25 July 2010

And The Tree Was Happy

"I made an airplane out of stone. . . I always did like staying home."
- Shel Silverstein

I don't know how to better put into words my life when January rolled around this year. The story need not be told again anytime soon, not here, not anywhere. I was looking up all things Shel Silverstein this evening, and nothing could encapsulate everything so simply. I just had to share. It didn't make sense not to. I've had months to write, and yet . . .

It hardly matters.

In the spirit of sharing things that I've found over the course of the week, I saw something scrawled on one of the most dingy boxes taped to the boxing line at the Foot Locker warehouse. It caught my eye because of its decidedly female handwriting. As a terrible hand-writer, I take a special interest. I suppose that is how things go.

Before I get to what was there, on the box imagine -
There is a man in the side room of his home. He wears his income on his sleeves. They are white, sort of. At least, they were at the time of purchase some time ago now. The passage of time is evidenced by the white collar nature of the shirt attached to the sleeves. Around neck hangs the limp, loose form of one of many daily assailants, subdued. Today it has chosen to don math equations - a father's day present from any son whose father does "something math-related at work," a product of a bring your son to work day when the offspring in question was too young to understand simple accounting. Truth be told, simply thinking about some of the formulas made Dear 'Ole Dad's head hurt, but he'd never say so. A small triumph in suburbia is getting your kids to think that you're worldly.
The math was dead, however, murdered by wrists developing carpel tunnel at forty-seven. He has no pants. You wouldn't either after a long Summer day in the office.
Early evening sun hits the room's west side window, one of two that break the forrest green wall with their white trim.

=-=-=

Exercise A
Write out the entire blog entry above, word for word.

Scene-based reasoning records
=-=-=

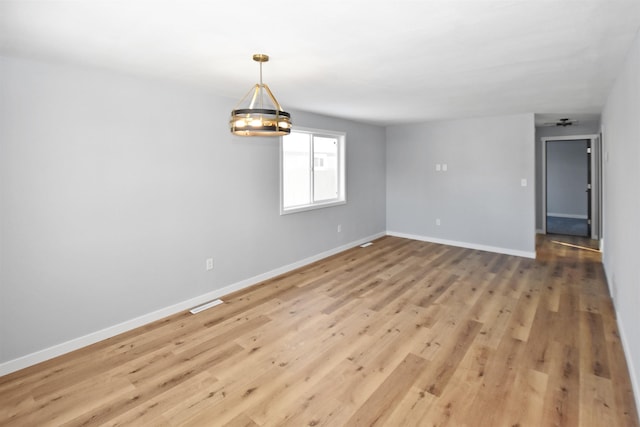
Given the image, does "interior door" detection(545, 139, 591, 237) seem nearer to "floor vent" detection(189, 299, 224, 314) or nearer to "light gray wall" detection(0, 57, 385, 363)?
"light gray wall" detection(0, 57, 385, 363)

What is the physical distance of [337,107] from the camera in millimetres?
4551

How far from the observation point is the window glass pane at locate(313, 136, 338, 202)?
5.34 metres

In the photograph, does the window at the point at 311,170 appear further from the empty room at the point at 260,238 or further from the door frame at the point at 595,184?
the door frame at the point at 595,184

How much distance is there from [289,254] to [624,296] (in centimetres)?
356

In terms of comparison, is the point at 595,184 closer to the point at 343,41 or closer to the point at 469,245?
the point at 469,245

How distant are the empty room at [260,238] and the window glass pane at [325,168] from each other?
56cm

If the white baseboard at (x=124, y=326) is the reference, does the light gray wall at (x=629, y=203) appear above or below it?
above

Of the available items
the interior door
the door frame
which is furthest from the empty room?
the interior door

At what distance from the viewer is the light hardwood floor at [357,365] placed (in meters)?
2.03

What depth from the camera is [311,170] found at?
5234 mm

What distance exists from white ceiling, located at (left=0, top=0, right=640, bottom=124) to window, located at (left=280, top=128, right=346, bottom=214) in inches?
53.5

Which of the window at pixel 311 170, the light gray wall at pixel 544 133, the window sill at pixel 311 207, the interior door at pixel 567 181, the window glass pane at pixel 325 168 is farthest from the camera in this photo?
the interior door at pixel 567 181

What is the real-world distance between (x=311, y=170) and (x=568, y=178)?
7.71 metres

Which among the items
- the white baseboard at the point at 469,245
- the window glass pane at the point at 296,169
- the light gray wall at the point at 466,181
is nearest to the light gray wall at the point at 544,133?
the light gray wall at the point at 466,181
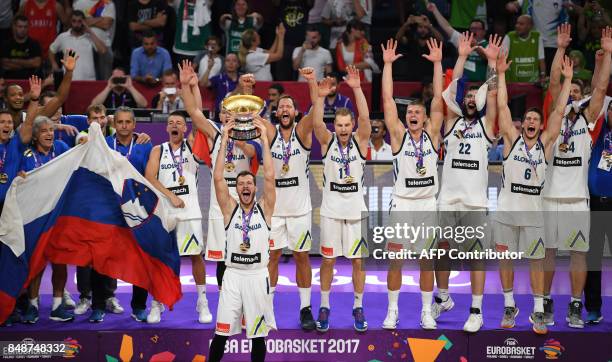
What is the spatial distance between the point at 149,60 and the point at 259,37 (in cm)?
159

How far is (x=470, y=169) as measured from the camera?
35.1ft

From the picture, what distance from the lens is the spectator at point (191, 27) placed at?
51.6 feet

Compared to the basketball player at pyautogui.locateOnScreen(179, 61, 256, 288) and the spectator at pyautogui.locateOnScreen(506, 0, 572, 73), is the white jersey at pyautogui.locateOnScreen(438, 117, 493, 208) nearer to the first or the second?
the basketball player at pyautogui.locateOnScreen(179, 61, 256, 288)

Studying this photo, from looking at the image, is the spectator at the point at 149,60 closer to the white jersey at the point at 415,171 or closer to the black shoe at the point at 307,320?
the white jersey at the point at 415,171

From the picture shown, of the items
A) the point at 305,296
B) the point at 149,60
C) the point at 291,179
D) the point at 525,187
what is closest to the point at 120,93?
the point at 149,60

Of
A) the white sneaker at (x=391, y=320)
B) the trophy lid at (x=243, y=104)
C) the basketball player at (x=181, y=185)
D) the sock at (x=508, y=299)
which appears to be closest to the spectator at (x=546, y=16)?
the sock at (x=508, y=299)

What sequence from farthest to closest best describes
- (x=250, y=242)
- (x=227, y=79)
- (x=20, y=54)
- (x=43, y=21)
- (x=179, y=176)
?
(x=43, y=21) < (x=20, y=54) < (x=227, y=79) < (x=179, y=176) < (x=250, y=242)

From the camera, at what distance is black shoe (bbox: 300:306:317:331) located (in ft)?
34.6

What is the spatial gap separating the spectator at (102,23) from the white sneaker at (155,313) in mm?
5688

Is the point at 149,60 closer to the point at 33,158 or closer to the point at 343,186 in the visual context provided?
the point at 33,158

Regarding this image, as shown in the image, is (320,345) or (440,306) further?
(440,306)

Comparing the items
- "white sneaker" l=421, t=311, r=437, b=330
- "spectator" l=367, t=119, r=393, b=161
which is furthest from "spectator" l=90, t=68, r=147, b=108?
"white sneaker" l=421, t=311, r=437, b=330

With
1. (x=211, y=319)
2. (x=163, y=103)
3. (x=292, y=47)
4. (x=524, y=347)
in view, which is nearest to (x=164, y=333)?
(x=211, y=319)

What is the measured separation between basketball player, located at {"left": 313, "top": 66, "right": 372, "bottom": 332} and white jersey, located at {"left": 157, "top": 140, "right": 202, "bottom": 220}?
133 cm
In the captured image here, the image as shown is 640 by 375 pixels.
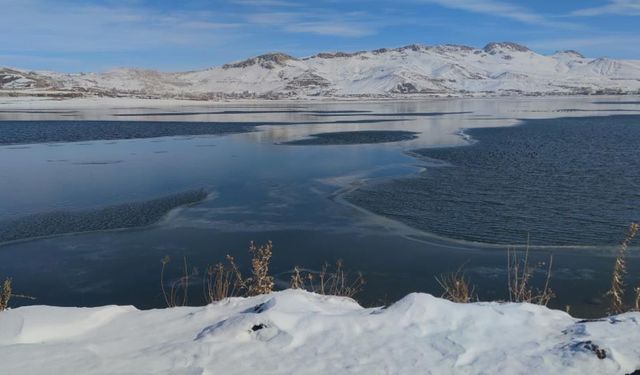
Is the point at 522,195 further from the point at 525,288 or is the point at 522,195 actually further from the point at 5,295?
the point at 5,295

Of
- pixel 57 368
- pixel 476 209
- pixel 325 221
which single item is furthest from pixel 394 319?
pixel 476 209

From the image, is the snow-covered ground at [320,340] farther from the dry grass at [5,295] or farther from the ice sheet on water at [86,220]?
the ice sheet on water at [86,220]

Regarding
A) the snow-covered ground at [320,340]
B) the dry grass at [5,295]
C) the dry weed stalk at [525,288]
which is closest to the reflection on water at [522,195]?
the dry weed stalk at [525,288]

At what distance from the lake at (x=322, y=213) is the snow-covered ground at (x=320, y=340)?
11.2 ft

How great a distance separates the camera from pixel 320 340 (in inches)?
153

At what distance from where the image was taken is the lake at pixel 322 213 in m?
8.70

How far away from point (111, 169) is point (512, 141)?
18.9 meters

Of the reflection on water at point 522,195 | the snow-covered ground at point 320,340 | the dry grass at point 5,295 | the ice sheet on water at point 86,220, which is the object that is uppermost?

=-=-=

Exercise B
Pull out the lines of the records from the one containing "How far away" through the end of the records, both included, and reproduce them verbatim.

Final result A
25 July 2010

And The Tree Was Happy

"I made an airplane out of stone. . . I always did like staying home."
- Shel Silverstein

I don't know how to better put into words my life when January rolled around this year. The story need not be told again anytime soon, not here, not anywhere. I was looking up all things Shel Silverstein this evening, and nothing could encapsulate everything so simply. I just had to share. It didn't make sense not to. I've had months to write, and yet . . .

It hardly matters.

In the spirit of sharing things that I've found over the course of the week, I saw something scrawled on one of the most dingy boxes taped to the boxing line at the Foot Locker warehouse. It caught my eye because of its decidedly female handwriting. As a terrible hand-writer, I take a special interest. I suppose that is how things go.

Before I get to what was there, on the box imagine -
There is a man in the side room of his home. He wears his income on his sleeves. They are white, sort of. At least, they were at the time of purchase some time ago now. The passage of time is evidenced by the white collar nature of the shirt attached to the sleeves. Around neck hangs the limp, loose form of one of many daily assailants, subdued. Today it has chosen to don math equations - a father's day present from any son whose father does "something math-related at work," a product of a bring your son to work day when the offspring in question was too young to understand simple accounting. Truth be told, simply thinking about some of the formulas made Dear 'Ole Dad's head hurt, but he'd never say so. A small triumph in suburbia is getting your kids to think that you're worldly.
The math was dead, however, murdered by wrists developing carpel tunnel at forty-seven. He has no pants. You wouldn't either after a long Summer day in the office.
Early evening sun hits the room's west side window, one of two that break the forrest green wall with their white trim.

Final result B
How far away from point (111, 169) is point (512, 141)?
18.9 meters

Of the reflection on water at point 522,195 | the snow-covered ground at point 320,340 | the dry grass at point 5,295 | the ice sheet on water at point 86,220, which is the object that is uppermost?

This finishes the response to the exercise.